Notes on changes and improvements to control
Posted on Fri 12 July 2024 in MUPS16
Random notes on things I've noticed over the last few weeks that could be improved:
PC
I think I made a mistake with the j and jal instructions. They currently work like MIPS, and leave the top 4 bits of PC unchanged, replacing the bottom 12 bits with the 11-bit immediate shifted left. The problem is that this means that jumps cannot cross a 4KB boundary. That's been fine with the small bits of code I've written so far, because they all sat within a single 4KB chunk, and I knew whether it was being crossed, but, having spent a few evenings working on the LLVM backend, this is going to be a problem. We don't know where the code will end up once the linker has finished, so unless we want to support relaxation we have to use the full jr or jalr forms anyway.
RISCV uses different semantics, and a j is PC-relative. If I used that instead it would means the jump is always valid, and you can jump anywhere within the offset's distance from PC. You still probably can't use this for function calls outside the current translation unit, since they may end up more than the max offset difference apart, but it would still be useful for control flow or intra-object-file calls. This would be trivial to implement (it's just a microcode change). It also has the nice effect that we no longer need to feed the immediate unit inputs directly into the PC, since it would go via the ALU to add to PC. This would simplify the PC/Imm board a bit (and decouple the two units nicely).
Registers
If we're changing the PC anyway, another simplification would be to change the contract of the system registers, and perhaps dedicate one of them to holding an argument when an exception handler is invoked. Currently, the exception handling procedure is that the hardware takes the exception index (between 0 and 16), shifts it left by one and then jumps to the resulting address. This means we need a 32-byte jump table in the first page of RAM in every process. One alternative would that we always jump to address 0x0, but we pass the exception index in, say, rs4. The handler at 0x0 could then just use the value in the register to decide where to jump. This won't really save much space in memory, but it would simplify the PC circuit even more, as there would then only remain two ways for it to be set: by incrementing itself, or reading from the data bus. The main downside is that it would mean that rs4 would not be available to any other code, as it could be clobbered at any time if an interrupt or fault happened.

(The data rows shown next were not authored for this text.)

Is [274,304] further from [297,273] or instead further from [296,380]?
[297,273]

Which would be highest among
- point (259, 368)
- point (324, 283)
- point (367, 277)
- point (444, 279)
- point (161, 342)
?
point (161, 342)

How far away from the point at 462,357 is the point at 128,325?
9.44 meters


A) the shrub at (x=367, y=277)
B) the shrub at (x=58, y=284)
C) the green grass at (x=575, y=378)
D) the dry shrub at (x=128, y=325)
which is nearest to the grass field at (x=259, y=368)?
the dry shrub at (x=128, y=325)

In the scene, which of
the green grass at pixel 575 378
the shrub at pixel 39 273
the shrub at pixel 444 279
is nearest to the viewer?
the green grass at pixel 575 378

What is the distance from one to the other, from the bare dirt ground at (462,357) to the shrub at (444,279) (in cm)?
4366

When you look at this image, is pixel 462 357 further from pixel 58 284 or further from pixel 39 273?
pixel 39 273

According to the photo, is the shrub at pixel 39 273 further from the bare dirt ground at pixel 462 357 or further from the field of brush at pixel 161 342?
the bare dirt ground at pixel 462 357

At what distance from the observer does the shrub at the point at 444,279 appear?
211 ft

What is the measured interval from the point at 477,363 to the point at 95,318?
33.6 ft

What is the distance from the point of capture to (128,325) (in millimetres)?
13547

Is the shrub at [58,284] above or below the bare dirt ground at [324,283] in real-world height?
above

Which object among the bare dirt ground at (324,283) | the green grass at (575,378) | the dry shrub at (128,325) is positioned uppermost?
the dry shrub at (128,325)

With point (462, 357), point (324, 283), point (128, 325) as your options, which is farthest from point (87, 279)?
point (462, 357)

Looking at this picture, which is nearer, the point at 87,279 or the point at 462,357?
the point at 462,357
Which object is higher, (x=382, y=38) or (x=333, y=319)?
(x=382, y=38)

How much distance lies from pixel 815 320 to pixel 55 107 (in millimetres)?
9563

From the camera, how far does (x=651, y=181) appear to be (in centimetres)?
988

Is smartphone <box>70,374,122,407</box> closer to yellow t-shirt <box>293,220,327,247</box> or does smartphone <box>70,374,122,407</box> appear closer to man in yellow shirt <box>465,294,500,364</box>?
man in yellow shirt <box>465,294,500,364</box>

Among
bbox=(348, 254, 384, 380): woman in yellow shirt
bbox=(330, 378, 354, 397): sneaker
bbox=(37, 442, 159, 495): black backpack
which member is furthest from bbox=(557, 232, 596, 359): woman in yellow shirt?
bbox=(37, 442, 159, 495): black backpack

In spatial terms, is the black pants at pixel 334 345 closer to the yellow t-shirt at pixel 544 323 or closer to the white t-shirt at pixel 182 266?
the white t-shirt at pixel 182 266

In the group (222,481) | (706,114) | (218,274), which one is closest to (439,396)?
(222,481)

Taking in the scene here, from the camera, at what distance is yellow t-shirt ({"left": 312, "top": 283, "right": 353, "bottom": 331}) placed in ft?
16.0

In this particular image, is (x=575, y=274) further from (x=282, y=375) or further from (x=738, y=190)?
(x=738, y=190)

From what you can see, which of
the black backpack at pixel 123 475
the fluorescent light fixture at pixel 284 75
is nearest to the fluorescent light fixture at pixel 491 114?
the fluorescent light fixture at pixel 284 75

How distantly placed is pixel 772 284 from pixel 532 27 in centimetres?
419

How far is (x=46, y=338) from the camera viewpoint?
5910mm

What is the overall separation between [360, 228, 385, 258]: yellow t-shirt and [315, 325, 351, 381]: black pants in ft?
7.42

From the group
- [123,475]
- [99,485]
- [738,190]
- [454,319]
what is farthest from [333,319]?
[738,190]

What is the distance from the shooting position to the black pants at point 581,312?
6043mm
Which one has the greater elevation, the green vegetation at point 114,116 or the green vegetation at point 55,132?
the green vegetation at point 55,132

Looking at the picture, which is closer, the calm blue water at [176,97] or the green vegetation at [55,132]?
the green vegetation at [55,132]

Also falling out of the LLVM work, it might be worth expanding the register set. The main restriction is that we can only address 8 registers with the three bits we've got in the instruction formats, so we can't have more than 8 general-purpose registers. We do, however, have a few spare instructions. We could conceivably have, for example, a special base-pointer (bp) register that can be set to the top of the stack, and a ldbp $rdd, $imm instruction that loads from an 8-bit offset from that register. This would give the compiler a bit more flexibility in how it refers to local variables. At the moment we can only offset between -15 and +16 bytes from a register, which means that realistically, many stack loads and stores are going to require the full three-instruction liu/lui/lw triple to put a 16-bit value into a register then read from the memory it points to. I'm not sure it's necessarily worth it, but it'll be interesting to see how much it matters. Of course, another alternative that doesn't require any more registers would be to add a three-register form of lw/sw that computes the address as $rs1 + $rs2, instead of $rs1 + $imm. This would mean we could reach within +-128 bytes of the stack pointer with two instructions (li r1, 100 to load an 8-bit signed offset, then lw r2, r1, sp to read from r1 + sp).